Lançons donc le serveur iodine (adaptez la commande avec vos propres valeurs).

Code : Console

iodined -f 192.168.53.1 b.sdz.us.to
Le -f est facultatif, il sert juste à ne pas lancer le processus en arrière-plan pour qu’on puisse à tout moment l’arrêter en tapant CTRL C.

Vous êtes invité à rentrer un mot de passe, choisissez celui que vous voulez. Il servira juste à initier la connexion quand vous vous connecterez avec votre client.

Votre serveur IP over DNS est maintenant lancé. Il faut maintenant s’y connecter !

Côté client

Depuis votre client, lancez simplement la commande suivante :

Code : Console

iodine -f -P mot_de_passe b.sdz.us.to

La connexion peut être longue à s’établir. Une fois connecté, vous verrez un message comme suit :

Code : Console

Connection setup complete, transmitting data.

La connexion est établie ! Maintenant, testez si cela fonctionne, en lançant une analyse de trames avec Wireshark, par exemple. Si vous ne voyez que des requêtes DNS, c’est que ça fonctionne ! Si cela ne fonctionne pas, ce n’est pas grave, on passe au plan B.

Même si cela fonctionne chez vous, lisez quand même ce qui suit : nous allons établir un tunnel SSH, ce qui permettra de crypter les informations transmises.

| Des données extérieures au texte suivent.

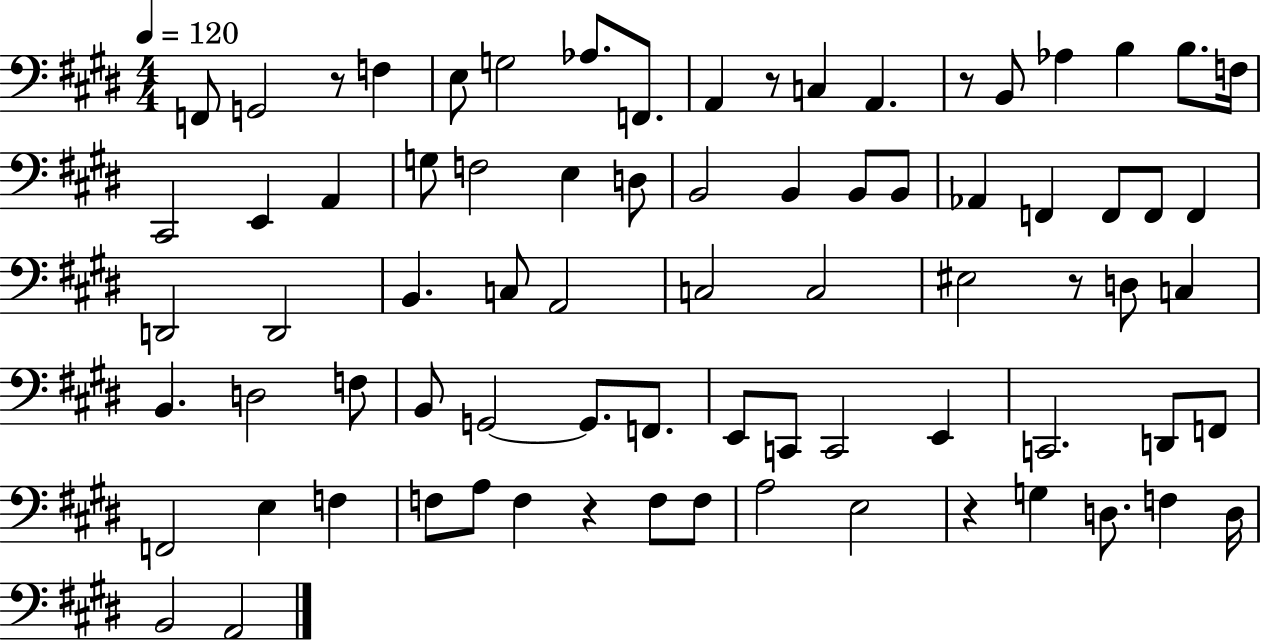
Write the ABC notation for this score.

X:1
T:Untitled
M:4/4
L:1/4
K:E
F,,/2 G,,2 z/2 F, E,/2 G,2 _A,/2 F,,/2 A,, z/2 C, A,, z/2 B,,/2 _A, B, B,/2 F,/4 ^C,,2 E,, A,, G,/2 F,2 E, D,/2 B,,2 B,, B,,/2 B,,/2 _A,, F,, F,,/2 F,,/2 F,, D,,2 D,,2 B,, C,/2 A,,2 C,2 C,2 ^E,2 z/2 D,/2 C, B,, D,2 F,/2 B,,/2 G,,2 G,,/2 F,,/2 E,,/2 C,,/2 C,,2 E,, C,,2 D,,/2 F,,/2 F,,2 E, F, F,/2 A,/2 F, z F,/2 F,/2 A,2 E,2 z G, D,/2 F, D,/4 B,,2 A,,2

Cela est fortement recommandé si vous résidez dans un pays où la liberté d’expression est réduite et que vous voulez communiquer des informations délicates.

Le plan B

Je dois vous avouer quelque chose que je ne m’explique pas. La toute première fois que je me suis connecté sur un serveur iodine, tout était transmis over DNS, cela fonctionnait. Ça n’a plus jamais refonctionné comme cela depuis. :D Tout était transmis de manière normale, sans passer par des requêtes DNS. Alors j’ai eu recours à une astuce que je partage avec vous.

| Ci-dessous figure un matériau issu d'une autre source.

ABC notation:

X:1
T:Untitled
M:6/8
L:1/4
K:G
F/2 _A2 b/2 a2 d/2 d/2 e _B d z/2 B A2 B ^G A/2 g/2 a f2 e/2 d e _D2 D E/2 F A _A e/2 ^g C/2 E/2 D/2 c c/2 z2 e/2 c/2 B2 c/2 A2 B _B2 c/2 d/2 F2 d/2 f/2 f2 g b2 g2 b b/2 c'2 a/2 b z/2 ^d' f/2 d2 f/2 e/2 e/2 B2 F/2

Logiquement, nous sommes dans le même réseau que notre serveur iodine avec l’interface dns0. Pourtant, toutes nos communications vers l’extérieur passent par une autre interface (wlan0, eth0, …). Si on tente de contacter notre serveur via son adresse 192.168.53.1, les communications se feront forcément over DNS. Établissons alors une connexion SSH avec notre serveur.

Code : Console

ssh 192.168.53.1

Nous sommes connectés à notre serveur over DNS. Maintenant, si nous ouvrions un tunnel SSH entre nous et le serveur pour faire transiter nos données ? Comme la connexion SSH fonctionne sur IP over DNS, tout ce qu’on transmet à travers fait de même !

Ouvrons donc cette fois une connexion SSH avec un tunnel dynamique.

Code : Console

ssh -D 30000 192.168.53.1

J’ai choisi le port 30000 mais vous pouvez utiliser celui que vous voulez, tant qu’aucun autre programme sur votre client n’écoute dessus.

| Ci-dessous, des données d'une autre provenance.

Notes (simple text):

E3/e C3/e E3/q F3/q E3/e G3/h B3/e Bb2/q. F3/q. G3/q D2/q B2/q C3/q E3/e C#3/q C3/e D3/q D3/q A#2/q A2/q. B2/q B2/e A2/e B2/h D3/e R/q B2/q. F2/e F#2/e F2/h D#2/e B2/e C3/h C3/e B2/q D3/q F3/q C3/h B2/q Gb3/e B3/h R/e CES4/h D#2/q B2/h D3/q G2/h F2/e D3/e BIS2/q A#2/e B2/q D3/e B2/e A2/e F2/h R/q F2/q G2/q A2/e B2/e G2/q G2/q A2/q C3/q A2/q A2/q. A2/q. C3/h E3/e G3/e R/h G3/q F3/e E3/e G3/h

Comment fonctionne ce tunnel ? Comment je peux faire passer ma navigation sur le web, mes e-mails, etc. dessus ?

Ce genre de tunnel agit comme un proxy SOCKS. Il vous faut donc configurer les applications que vous souhaitez utiliser pour qu’ils utilisent un proxy SOCKS à l’adresse 127.0.0.1 (la boucle locale, car c’est sur votre client que SSH écoute pour transmettre les données) et au port 30000 (ou celui que vous avez choisi).

Voilà, il faut juste que la connexion IP over DNS soit suffisamment solide pour pouvoir maintenir la connexion SSH, et roulez jeunesse !

Informations légales

Cette technique permet de contourner des restrictions, elle ne vous soustrait toutefois pas à la loi. Par exemple, ce n’est pas parce que vous allez utiliser un serveur dans un pays où le téléchargement d’œuvres protégées par le droit d’auteur n’est pas interdit, que vous avez le droit de rapatrier les-dites œuvres sur votre machine si vous résidez dans un pays où cela est interdit.
De plus, les hotspots ne filtrant généralement pas les requêtes DNS, il est possible d’utiliser l’IP over DNS pour utiliser sans avoir de compte les SFR Wi-Fi, Belgacom FON et autres points d’accès réservés aux utilisateurs enregistrés. N’en abusez pas, c’est à la limite de la légalité suivant les pays.

Bien entendu, si vous êtes en Iran ou en Chine et que vous souhaitez transmettre des informations sensibles de manière discrète, personne ne vous reprochera d’avoir recours à de telles techniques.

« Tout ça pour ça » ! Il est vrai que l’utilité de l’IP over DNS est relative. Quand on peut, on préfèrera utiliser des tunnels SSH : c’est beaucoup plus facile à mettre en place ! Mais il arrive que l’on tombe sur des réseaux qui ne laissent presque rien passer, dans ce genre de cas, une telle technique peut s’avérer utile.